The last two questions are aimed at understanding how high schoolers feel the importance and necessity of higher education for their future profession. After all, when choosing a future profession, a child should understand not only what exams are necessary for admission to the university, but also what one will have to do in the future; does the child have an idea about one's profession or is the choice of speciality dictated solely by the experience of older relatives.
The study involved 43.6% of boys and 56.4% of girls of the tenth grades of the city of Vladivostok, mainly at the age of 16 (58%).
The academic performance of the majority of respondents is quite high: more than half of the respondents (72.6%) study at "excellent", "excellent" and "good", and "good". Such a high level of academic performance is due to two factors: firstly, these are children who have moved to the tenth grade and therefore have successfully passed the main state exam. Also, the high level of academic performance may be caused by the fact that more than half of the students (63%) study with tutors. At the same time, a quarter of respondents study with a tutor only once a week (25.5%), slightly less than a quarter of respondents 2 times a week (23.5%). Among the subjects in which modern tenth graders study with tutors are the following: mathematics (40%), English (18%), Russian (10%), biology (9%), social studies (8%), physics (5%). To understand whether the respondents are determined to continue further education, at the very beginning of the survey they were asked the question "Do you plan to continue your studies after finishing 11th grade?". 98.1% of respondents said that they plan to continue their studies after school.
The educational level of parents often affects the future of children more than their academic performance at school. The staff of the HSE Institute of Education found out what role this factor plays in the choice that a student makes after grades 9 and 11. As follows from the results of the study, this choice is not always dictated by academic performance.

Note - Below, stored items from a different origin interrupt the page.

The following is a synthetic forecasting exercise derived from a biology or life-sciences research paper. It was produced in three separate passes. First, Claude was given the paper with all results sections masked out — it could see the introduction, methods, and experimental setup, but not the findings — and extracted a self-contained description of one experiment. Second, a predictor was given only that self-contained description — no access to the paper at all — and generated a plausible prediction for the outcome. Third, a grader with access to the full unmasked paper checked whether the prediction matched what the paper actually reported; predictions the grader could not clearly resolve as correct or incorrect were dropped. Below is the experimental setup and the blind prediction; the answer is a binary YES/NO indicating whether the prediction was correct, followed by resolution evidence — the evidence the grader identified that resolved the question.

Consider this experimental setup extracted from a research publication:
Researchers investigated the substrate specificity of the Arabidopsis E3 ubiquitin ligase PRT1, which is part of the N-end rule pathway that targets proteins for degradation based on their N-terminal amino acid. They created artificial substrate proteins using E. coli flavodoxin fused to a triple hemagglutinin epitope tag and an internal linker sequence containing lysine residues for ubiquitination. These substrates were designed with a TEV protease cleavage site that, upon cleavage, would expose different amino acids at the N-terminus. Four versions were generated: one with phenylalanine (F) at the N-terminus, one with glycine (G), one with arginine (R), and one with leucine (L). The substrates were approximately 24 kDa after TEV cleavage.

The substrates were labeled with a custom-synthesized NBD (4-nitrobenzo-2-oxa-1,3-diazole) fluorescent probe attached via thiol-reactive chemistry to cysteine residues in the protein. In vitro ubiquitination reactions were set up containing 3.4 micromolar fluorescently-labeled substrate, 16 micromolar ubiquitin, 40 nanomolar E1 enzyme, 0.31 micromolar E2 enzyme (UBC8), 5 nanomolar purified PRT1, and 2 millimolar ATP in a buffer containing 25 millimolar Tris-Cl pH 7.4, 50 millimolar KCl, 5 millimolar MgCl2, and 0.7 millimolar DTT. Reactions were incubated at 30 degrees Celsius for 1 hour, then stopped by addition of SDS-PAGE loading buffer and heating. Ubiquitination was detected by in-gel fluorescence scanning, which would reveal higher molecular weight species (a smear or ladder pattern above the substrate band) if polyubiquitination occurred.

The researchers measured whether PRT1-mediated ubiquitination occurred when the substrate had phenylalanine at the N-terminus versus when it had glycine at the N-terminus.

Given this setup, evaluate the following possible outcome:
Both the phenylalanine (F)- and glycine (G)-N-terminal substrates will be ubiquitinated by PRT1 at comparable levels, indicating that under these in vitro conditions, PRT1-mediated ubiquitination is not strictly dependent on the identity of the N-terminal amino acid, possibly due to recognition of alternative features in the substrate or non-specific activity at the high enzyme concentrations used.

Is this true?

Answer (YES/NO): NO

A family with a high level of education helps a student to choose such strategies that allow them to get a good education even with low academic performance (Khavenson & Chirkina, 2018). It is for this reason that the study formulated questions about the availability of higher education for parents. The majority of respondents’ parents have a university degree, 67.6% of respondents noted the presence of higher education for mom and 57.6% for dad. Perhaps, for this reason, it is possible to see a positive trend in the decision to receive further education after receiving a diploma of higher education (61.1%).
After graduation, slightly more than half of the students consider a university in Vladivostok, that is, in their hometown (59.9%), slightly less than half of the respondents consider other cities and countries for further continuation of the educational process (40.1%). Among the most popular cities for potential university studies, respondents noted St. Petersburg (52%) or Moscow (38.4%). This choice is quite popular because it is in these cities that a large number of educational institutions are concentrated. According to the survey, this choice is due to the desire to get a better higher education (29.3%), to move to another city (23.4%), and the prestige of the diploma (18.6%). The data is shown in Table 1.
The results of the interview reflect the fact that respondents plan to choose a university, guided not by the presence of the desired speciality, the quality of the educational process, or the cost of training. One of the significant factors when choosing a university, indicated by modern high schoolers is geographical location. The results of the survey showed that St. Petersburg is one of the most popular cities among high schoolers. The results of the interview confirmed this statement. The respondents replied that they had not yet chosen a speciality, but already knew that they would study in St. Petersburg. Such answers were received during the interview: "The university is either FEFU or one of the universities of St. Petersburg", "I have not yet chosen a specific university, but most likely it will be located in St. Petersburg and related to mathematics and physics or mathematics and computer science", "I plan to choose a speciality related to physics, I have not thought about the university yet, but I plan to study in St. Petersburg."
We asked the students the question "What speciality do you plan to choose and which university do you plan to consider for admission?", after receiving the answers, we were able to understand that only half of the respondents had decided on a profession. The rest of the students have not yet decided, they only know which area it will be associated with. Some students have decided exactly on the university, other students have decided only on the city in which they plan to study, but they are not aware of universities to choose from. Answers received during the interview:
A large number of respondents noted that they plan to stay in another city after graduation (82.2%). As a possible option for obtaining higher education, 13.7% of respondents indicated foreign cities. Among the foreign cities, respondents noted Seoul, Toronto, Tokyo, and Munich. Respondents also considered other cities that are located in Russia, 9.6% noted such cities as Kazan, Krasnodar, Novosibirsk, Omsk, and Khabarovsk.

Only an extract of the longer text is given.